PIXAR artists earned some culinary prowess for Ratatouille
One of the many things that sets PIXAR animation apart from any of its counterparts is the team’s willingness and determination to fully immerse themselves in every facet of the subjects of their films. For example, when PIXAR was prepping to begin production for its 2007 release Ratatouille, it wasn’t enough for them to buy the latest edition of Fodor’s Guide to France. Instead, many members of the production team were required to participate in weeks of training in the culinary arts.
When it was time to animate the more than 270 food items in the film, instead of Googling a photo of ratatouille or just winging it, each of the items was prepared, then photographed, then eaten so that animators truly understood how to draw the item by looking at it and enjoying it. Incidentally, if you are like me and saw Ratatouille, then raced to the market the next day for all the ingredients for the dish, and prepared it (telling myself that my little ones would eat all those veggies simply because they were from a PIXAR movie), only to be disappointed because my ratatouille didn’t look like the ratatouille on food critic Anton Ego’s plate, it may ease your mind to know that there are dozens of variations of the dish; the variation of ratatouille that Ego enjoys at Gusteau’s when he dines so that he can write a review of the establishment is called confit byaldi.
PIXAR’s kind of creativity takes a very long time to produce.
Animation of any kind is a painstakingly detailed and sometimes exhausting process. And PIXAR’s computer-generated 3D modeling and animation is no exception. In fact, in many ways, PIXAR’s process sets the standard in CGI animation. The creators, story writers, directors, animators, and producers at PIXAR are dedicated to doing things well, and they aren’t corner-cutters. The processes associated with CGI animation are extremely time-consuming, requiring several more steps along the process than traditional two-dimensional animation.

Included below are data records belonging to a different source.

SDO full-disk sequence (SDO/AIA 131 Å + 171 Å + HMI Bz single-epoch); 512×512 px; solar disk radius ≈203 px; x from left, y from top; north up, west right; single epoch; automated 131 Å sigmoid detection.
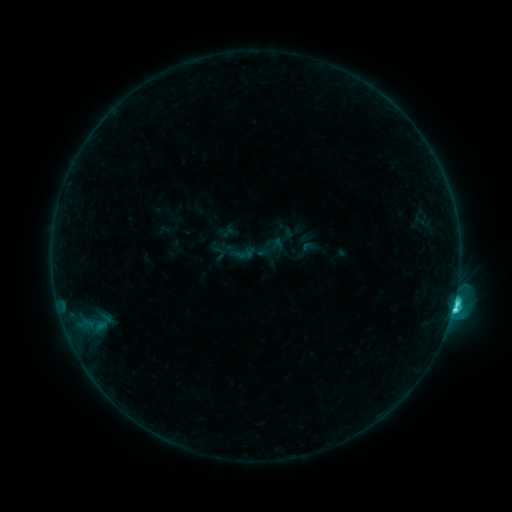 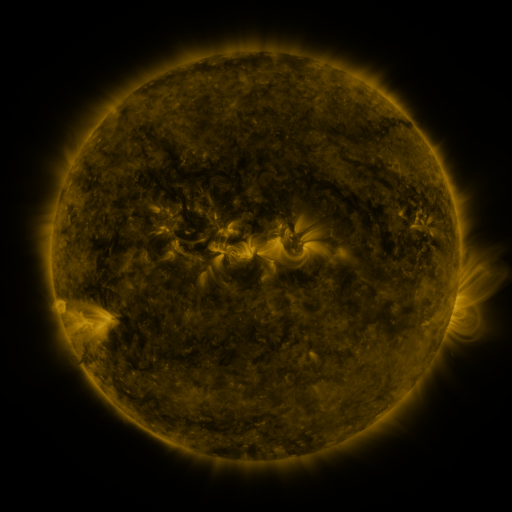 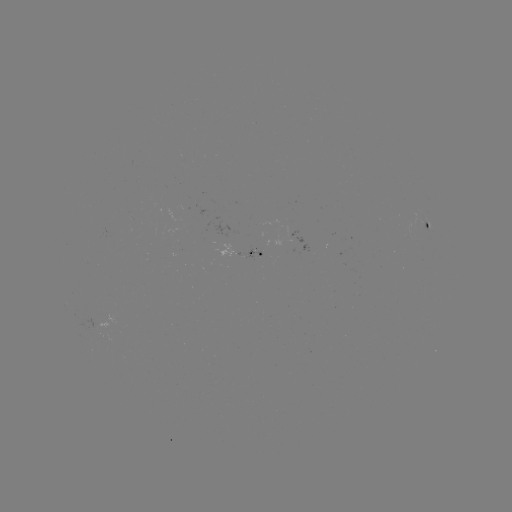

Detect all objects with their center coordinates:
sigmoid: (307, 249)
sigmoid: (241, 254)
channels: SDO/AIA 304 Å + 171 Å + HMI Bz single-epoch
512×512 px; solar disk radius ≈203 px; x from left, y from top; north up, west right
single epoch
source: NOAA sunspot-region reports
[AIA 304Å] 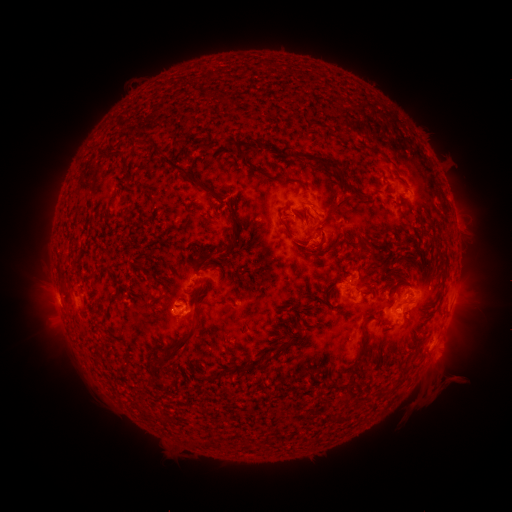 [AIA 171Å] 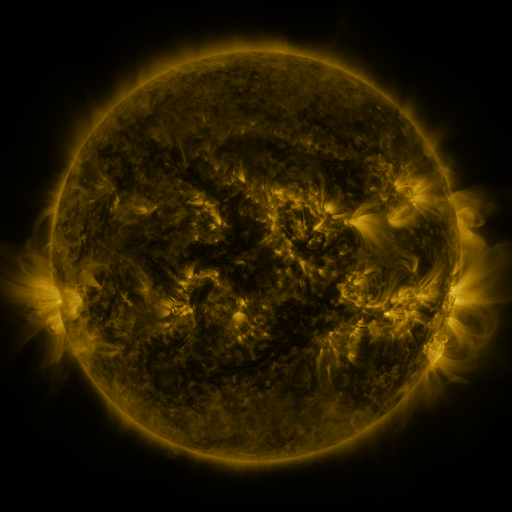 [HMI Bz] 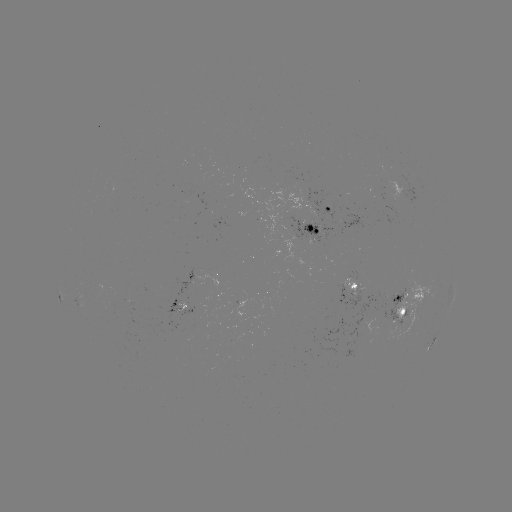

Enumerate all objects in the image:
spotted active region: (327, 209)
spotted active region: (308, 230)
spotted active region: (409, 249)
spotted active region: (200, 283)
spotted active region: (353, 287)
spotted active region: (408, 306)
spotted active region: (432, 340)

That’s only one reason that the production of a PIXAR film is a multi-year process. In addition to the lengthy animation process any production house faces, a PIXAR film is also chock full of hidden items called “Easter eggs” that usually serve as nods to other PIXAR projects or to something personal for the animators, such as the number A113, which appears one time in every single PIXAR film. “A113” is the number of the room at CalArts (California Institute of Arts in Valencia, California) where many of PIXAR’s animators studied. These extras take extra time to produce.
During PIXAR’s production of Up, each animator produced an average of only 4 seconds of footage per workweek. During the studios’ work on Toy Story 2, the most progress animators made in a single week was five minutes and 42 seconds of footage. While we don’t have the production timeline for Monsters, Inc., we know it must have also been lengthy, as Sulley has more than 25,000 “key” hairs in his fur that drive the motion of the other hairs–all 2.3 million of them! This is why Sulley’s fur looks so real. And during the production of PIXAR’s Inside Out, an average image took almost 30 hours to render, which included determining the colors of each pixel within the image.
And if only one computer had to render all of the Monsters University film, it would have taken that single computer 10,000 years to do so. (And that’s with PIXAR’s own in-house developed rendering software!)
It must take an almost unreal amount of patience to produce a PIXAR film, and it must be a labor of love. But thankfully, that labor and that love are evident in every PIXAR film that comes down the studios’ production line.